The lawyer recalls that employees who began remote activities as a result of the pandemic were covered by Provisional Measure 927, which expired in July. The MP provided the forecast for the implementation of telework without the need to change the employment contract and the prevalence of individual agreements between bosses and employees on labor laws.

“Companies and employees who choose to continue teleworking after July 19, must regularize the situation of employees as soon as possible, by means of a contractual modification, avoiding possible labor lawsuits,” he points out.

With the resumption of activities, many companies are choosing to keep employees on a hybrid regime, that is, some days at home and others at the company.

For Mayara Galhardo Felisberto, the current legislation does not clearly contemplate the rights and duties of employees in the case of a hybrid modality, requiring the creation of regulatory legislation, which is already being discussed by the Legislative Power (read below).

“Although we do not have specific legislation on the matter, the guidance for companies that choose this modality is to enter into an individual contract with the worker in which it is described which activities will be carried out through the Ministry of the Interior and which will be carried out in person , as well as at what times and at what times their form of control when they are in person ”, he indicates.

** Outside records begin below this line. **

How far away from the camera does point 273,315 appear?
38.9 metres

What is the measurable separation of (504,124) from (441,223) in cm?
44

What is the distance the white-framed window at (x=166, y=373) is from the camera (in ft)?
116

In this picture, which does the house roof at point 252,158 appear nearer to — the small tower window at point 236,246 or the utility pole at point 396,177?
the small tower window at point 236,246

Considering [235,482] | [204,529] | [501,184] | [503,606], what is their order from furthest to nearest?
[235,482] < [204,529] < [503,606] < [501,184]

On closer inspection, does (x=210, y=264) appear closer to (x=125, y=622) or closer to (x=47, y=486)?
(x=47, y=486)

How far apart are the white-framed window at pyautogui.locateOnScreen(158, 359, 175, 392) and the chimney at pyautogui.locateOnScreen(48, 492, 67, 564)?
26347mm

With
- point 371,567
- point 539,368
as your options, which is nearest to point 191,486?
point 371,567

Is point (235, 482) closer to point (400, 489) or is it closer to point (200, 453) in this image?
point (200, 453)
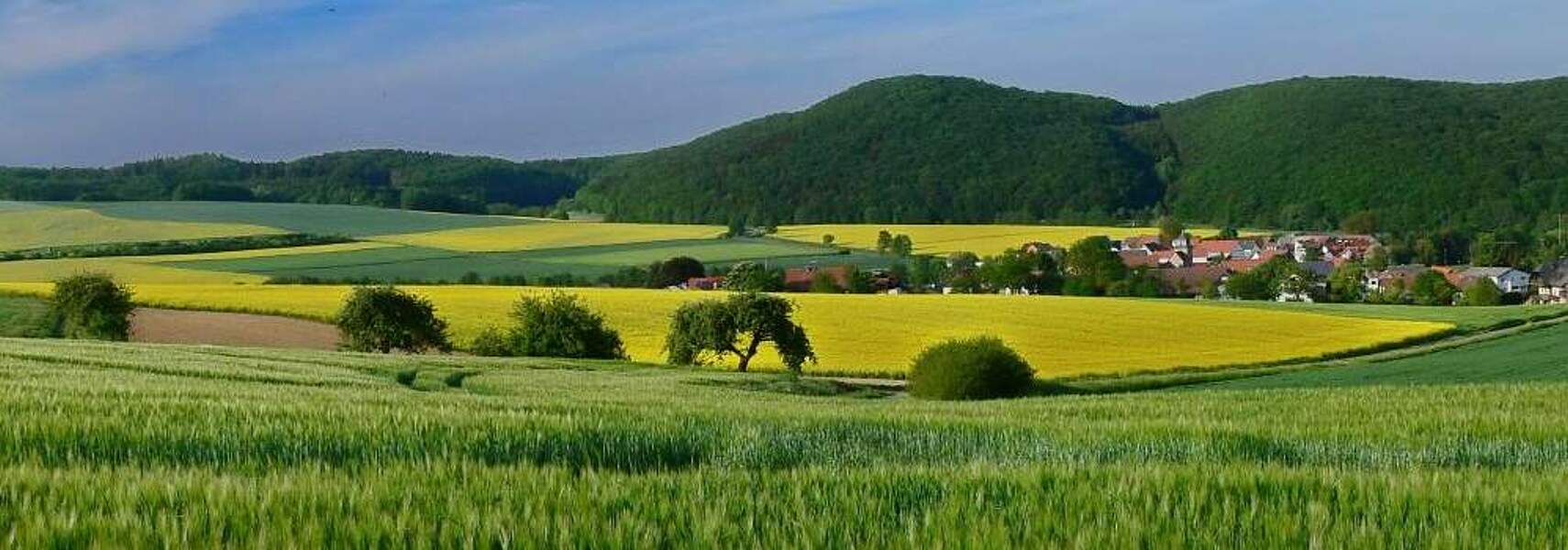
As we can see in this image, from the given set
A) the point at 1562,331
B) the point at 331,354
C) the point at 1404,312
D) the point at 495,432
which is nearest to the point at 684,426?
the point at 495,432

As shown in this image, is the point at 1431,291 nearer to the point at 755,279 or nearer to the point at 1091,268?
the point at 1091,268

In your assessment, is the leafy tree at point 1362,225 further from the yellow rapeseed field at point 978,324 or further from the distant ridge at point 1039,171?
the yellow rapeseed field at point 978,324

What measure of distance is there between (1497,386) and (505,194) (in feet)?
521

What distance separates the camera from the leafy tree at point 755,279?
247ft

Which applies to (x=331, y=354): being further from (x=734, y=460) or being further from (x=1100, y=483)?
(x=1100, y=483)

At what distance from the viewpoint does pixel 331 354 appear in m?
37.0

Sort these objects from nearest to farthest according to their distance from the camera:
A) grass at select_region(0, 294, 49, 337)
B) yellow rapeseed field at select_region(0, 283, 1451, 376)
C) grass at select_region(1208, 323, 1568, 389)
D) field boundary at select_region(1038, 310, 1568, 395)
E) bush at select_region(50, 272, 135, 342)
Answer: grass at select_region(1208, 323, 1568, 389) < field boundary at select_region(1038, 310, 1568, 395) < yellow rapeseed field at select_region(0, 283, 1451, 376) < bush at select_region(50, 272, 135, 342) < grass at select_region(0, 294, 49, 337)

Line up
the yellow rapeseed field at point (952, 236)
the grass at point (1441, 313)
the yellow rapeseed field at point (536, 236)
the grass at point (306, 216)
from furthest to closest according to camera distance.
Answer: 1. the yellow rapeseed field at point (952, 236)
2. the grass at point (306, 216)
3. the yellow rapeseed field at point (536, 236)
4. the grass at point (1441, 313)

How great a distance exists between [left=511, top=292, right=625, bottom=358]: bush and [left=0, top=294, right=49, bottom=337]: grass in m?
20.7

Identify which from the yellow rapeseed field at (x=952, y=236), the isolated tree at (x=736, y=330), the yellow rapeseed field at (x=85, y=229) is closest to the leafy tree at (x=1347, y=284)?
the yellow rapeseed field at (x=952, y=236)

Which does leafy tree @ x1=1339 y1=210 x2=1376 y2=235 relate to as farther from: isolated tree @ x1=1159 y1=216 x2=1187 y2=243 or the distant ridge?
isolated tree @ x1=1159 y1=216 x2=1187 y2=243

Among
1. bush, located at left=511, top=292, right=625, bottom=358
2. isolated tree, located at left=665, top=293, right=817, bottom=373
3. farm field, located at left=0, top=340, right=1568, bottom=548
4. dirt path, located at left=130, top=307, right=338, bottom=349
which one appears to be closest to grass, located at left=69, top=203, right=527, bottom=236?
dirt path, located at left=130, top=307, right=338, bottom=349

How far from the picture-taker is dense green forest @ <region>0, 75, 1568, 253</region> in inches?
5605

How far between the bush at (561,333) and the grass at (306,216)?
4914 centimetres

The lawyer also recommends the availability of work hours in advance, health and safety courses at work, in addition to making it clear to the employee what benefits will be awarded.

For lawyers, hybrid work requires companies to continue to meet the criteria of face-to-face work, with the risk of being penalized, even if the employee has accumulated overtime or has an accident on the days that he is in the central office.

According to labor lawyer Bruno Régis, from Urbano Vitalino Advogados, companies will have to find ways to protect themselves. “The first point in this regard is the consent of the worker to the scheme to be adopted, either individually or in a collective agreement.”

Régis says the hybrid work regime is here to stay and companies will have to start imposing limits on working hours. “This is what is already happening, for example, with managers, who have their e-mails and telephone lines disabled after hours and holidays,” he explains.

“We have been advising companies to act with common sense. If the employee agrees and it is convenient for him to maintain the hybrid regime, we have said that the company must do so with caution, always with the consent of the employee ”, he says.

Congressional bills

There are at least six bills in the Chamber of Deputies and the Senate that deal with the regulation of the Ministry of the Interior.

Among the points of the projects are:

  • obliges the employer to provide and maintain equipment and infrastructure suitable for the provision of remote work, except as provided in a collective agreement, and to reimburse employees for electricity, telephone and internet expenses. In addition, it subjects teleworking employees to the rules relating to the working hours of workers in general.
  • gives priority to the provision of teleworking services to employees with children 3 years or younger.
  • the company is responsible for work accident and the necessary and adequate infrastructure to provide remote work.
  • provides for home office implementation only in public service.

There is also the initiative of the FMU lawyer and graduate professor Ricardo Calcini, who formed a working group at the request of deputy Rodrigo Agostinho (PSB-SP) to develop a more in-depth regulation for the Ministry of the Interior.

There are 70 people involved, including lawyers, law professors, judges, members of the Federal Public Ministry and labor inspectors. Among the topics covered are working hours, ergonomics, occupational safety, remuneration and the minimum requirements respected in collective bargaining. The conclusions of this working group will be brought to Agustín.